--- Task description ---
Pull out every line in the records below that contains the word "window", and copy each one in full.

--- Stored records ---
_ _ _ _ _ _ _

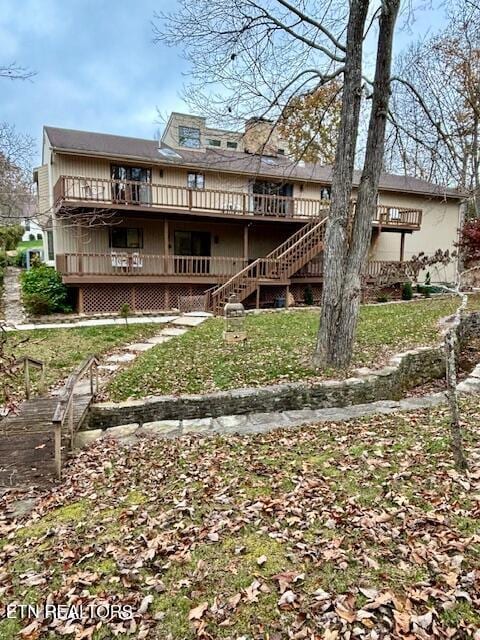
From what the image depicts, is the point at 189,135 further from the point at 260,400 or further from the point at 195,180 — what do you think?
the point at 195,180

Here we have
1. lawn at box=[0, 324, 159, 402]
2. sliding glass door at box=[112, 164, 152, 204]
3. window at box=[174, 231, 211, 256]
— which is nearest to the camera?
lawn at box=[0, 324, 159, 402]

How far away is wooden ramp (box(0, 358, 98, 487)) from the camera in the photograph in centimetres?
409

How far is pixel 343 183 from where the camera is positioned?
6762 mm

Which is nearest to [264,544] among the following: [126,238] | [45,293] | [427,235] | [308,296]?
[45,293]

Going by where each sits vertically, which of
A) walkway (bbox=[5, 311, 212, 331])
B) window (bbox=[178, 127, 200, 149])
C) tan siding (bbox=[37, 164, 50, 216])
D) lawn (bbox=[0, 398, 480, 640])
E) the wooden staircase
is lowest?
lawn (bbox=[0, 398, 480, 640])

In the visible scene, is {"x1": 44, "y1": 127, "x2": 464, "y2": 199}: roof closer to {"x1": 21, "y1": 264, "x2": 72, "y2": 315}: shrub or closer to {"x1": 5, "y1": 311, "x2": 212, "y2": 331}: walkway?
{"x1": 21, "y1": 264, "x2": 72, "y2": 315}: shrub

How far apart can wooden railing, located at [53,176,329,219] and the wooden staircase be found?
4.80ft

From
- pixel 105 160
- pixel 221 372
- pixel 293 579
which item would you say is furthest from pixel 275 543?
pixel 105 160

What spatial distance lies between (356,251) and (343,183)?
1133 mm

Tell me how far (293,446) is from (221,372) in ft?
9.47

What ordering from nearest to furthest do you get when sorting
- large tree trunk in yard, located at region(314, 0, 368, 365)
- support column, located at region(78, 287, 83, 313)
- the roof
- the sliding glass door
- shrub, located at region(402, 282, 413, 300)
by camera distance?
large tree trunk in yard, located at region(314, 0, 368, 365) → support column, located at region(78, 287, 83, 313) → the sliding glass door → the roof → shrub, located at region(402, 282, 413, 300)

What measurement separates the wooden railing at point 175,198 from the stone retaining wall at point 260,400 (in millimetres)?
8193

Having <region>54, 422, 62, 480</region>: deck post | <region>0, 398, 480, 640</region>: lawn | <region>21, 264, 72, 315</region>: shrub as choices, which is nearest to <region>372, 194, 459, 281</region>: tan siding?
<region>21, 264, 72, 315</region>: shrub

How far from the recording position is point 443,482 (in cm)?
339
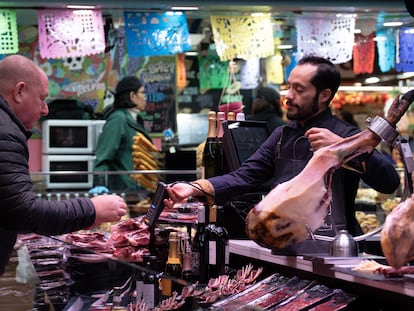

_ _ _ _ _ _ _

--- Written answer ---
3. window at box=[174, 231, 211, 256]
B) window (bbox=[178, 127, 200, 149])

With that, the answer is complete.